As a fellow J-School grad (the Dean of my college of Journalism was a former U.S. Press Secretary), I couldn’t agree with you more. Shortly after graduating, I asked the major metropolitan daily I was working for whether I could cover a workfare scam that fingered the County Executive, and was told the subject was too touchy. Objective reporting may have been a myth sold us by the purveyors of false narratives. Even that triumph of Investigative Journalism, Watergate, turns out to have been a Deep State maneuver that used reporters as pawns.
Back in the early days of American Journalism, in the time of Thomas Paine, Broadsheets seem to have been screeds knowingly biased and received as such. The idea that a media outlet could nanny information for us may have been an unrealistic expectation. The thing of it is, back then, narratives were nurtured by folk traditions, song, and word of mouth. They evolved slowly and changed slowly. Now we can shift narratives as easily as changing the channel on a remote. They might be on their way to becoming meaningless, at least to the extent that they are watered, or watered-down, by corporatist mouthpieces.
You can’t separate the journalism from the culture, and culture is a difficult thing to get an easy handle on.
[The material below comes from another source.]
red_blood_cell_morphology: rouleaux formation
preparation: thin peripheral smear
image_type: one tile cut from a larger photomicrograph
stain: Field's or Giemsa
Back in the days of the U.S.S.R., when the headline in Pravda read, “Cabbage is Good for You” the peasant readers knew that meant the wheat crop had failed. And yet we in America called ourselves free and them oppressed. We’re not living in the free world, and we never were. Our Freedom wasn’t so free, and their Oppression {wasn’t so oppressive} (https://www.theglobalist.com/for-whom-the-wall-fell-a-balance-sheet-of-the-transition-to-capitalism/).
Let’s work together with other cultures like Russia to better understand ourselves and each other, and to fight common battles, like those in the environmental arena, and income inequality.